I found myself drawn to two different ideas in the lectionary, which then became woven together as I used them to reflect on Christian worship. In his speech in Acts and in his letter, Peter provides an executive guide to the faith, just the essentials, if you will, with a strong focus on the forgiveness of sins. Luke recounts for us the encounter between two followers and the risen Christ, wherein they and his readers gain insight into holy communion.

The authors of the lectionary selected for us a speech by Peter in Acts and an excerpt from his letter 1 Peter with the same themes. Peter outlines the central Christian teaching: humanity has turned its back on God, instead choosing “futile ways,” sin in Biblical parlance. Humanity will face God’s judgment for these actions. But instead God offers the sacrifice of his son Jesus Christ to save us from God’s judgment. His speaking and writing are simple and direct in a kind of Joe Friday style – where just the facts are given. Explanations, weasel words, and later glosses are simply not there. Peter saw it firsthand and he reports simply in way that Joe Friday would like. These readings fulfill our need to have the central message of Christianity ever before us. We hear this message each week in church: Almighty God, in his mercy, has given his Son to die for us, and for his sake, forgives us all of our sins. When we turn to Luke we learn of an encounter by two people with Jesus on the road to Emmaus.

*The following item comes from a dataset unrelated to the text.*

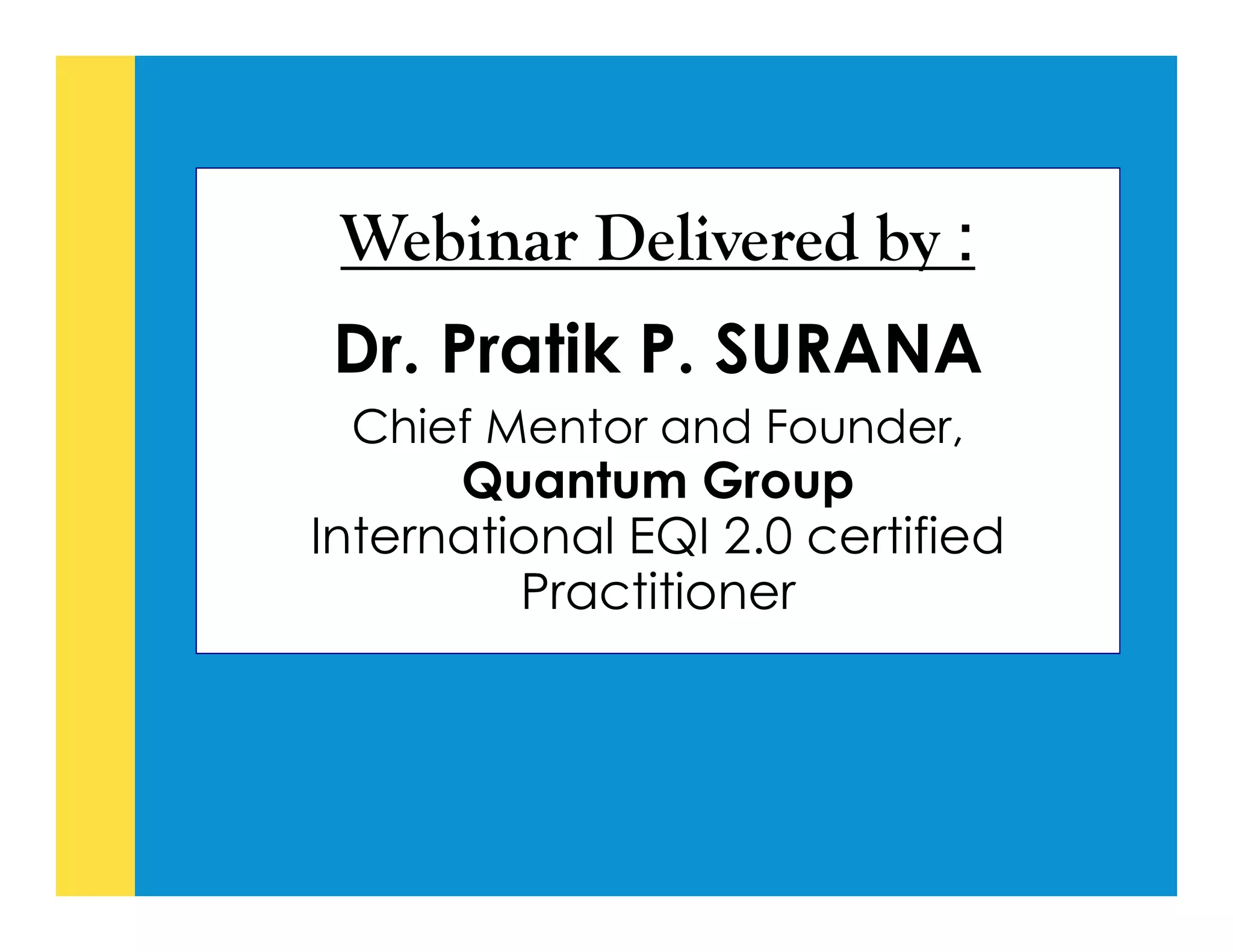 Webinar Delivered by :

Dr. Pratik P. SURANA

Chief Mentor and Founder,
Quantum Group
International EQI 2.0 certified Practitioner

This is a genuine historical encounter, told with rich narrative details to emphasize certain church teachings. The first of these teachings is simple and direct: we encounter Jesus in holy communion. With most churches closed due to the current pandemic, many pastors are concerned about missing the celebration of Holy Communion with their congregations. I was astonished by the many unusual suggestions that are beingmade, as I read on the local ELCA’s bishop’s blog site: So-called virtual Communion and its accompanying cousins of Drive-Thru Communion or the more costly Drone Delivery of Communion are alternative ways for the Sacrament of Holy Communion to continue to be practiced during these days of
sequestered Christian worship. To emphasize his point, or perhaps for humor, the bishop included a photograph of a drone delivering communion wafers. To be fair, that particular bishop is opposed to “virtual
communion,” where congregants eat bread at home after watching their pastor consecrate bread
on YouTube.

Before we evaluate these proposals, we might consider how the Lutheran community has understood the central meaning of the Lord’s Supper. For us, the central meaning of the sacrament found in the words we hear. “This is the body of Christ, given for you. This is the blood of Christ, given for you.” To use Augustine’s famous phrase, the sacraments are the Word made visible. The Word is the word of God.

For Luther, baptism and the Lord’s Supper are simply clear forms of the gospel – the forgiveness of sins for the sake of Jesus Christ. In his great treatise, The Babylonian Captivity of the Church, Luther was to write, “…the mass is nothing but the aforementioned words of Christ,” by which Luther means the word: “This is my body, given for you. This is my blood, shed for you and for the forgiveness of sins.” He was to write that all a Christian needs is faith in these words.

We have come full circle, as people say. We are back to where we began with Peter’s proclamation of the forgiveness of sins. I would prefer to avoid being drawn into a debate about virtual communion or drone communion, but if I were, I would begin by pointing to those sections of The Babylonian
Captivity where Luther cautions against superstitious understandings of the sacrament. Instead, we are to focus on the word of God which proclaims the forgiveness of sin.

As Luther would write, “Where the word is, there is the church.”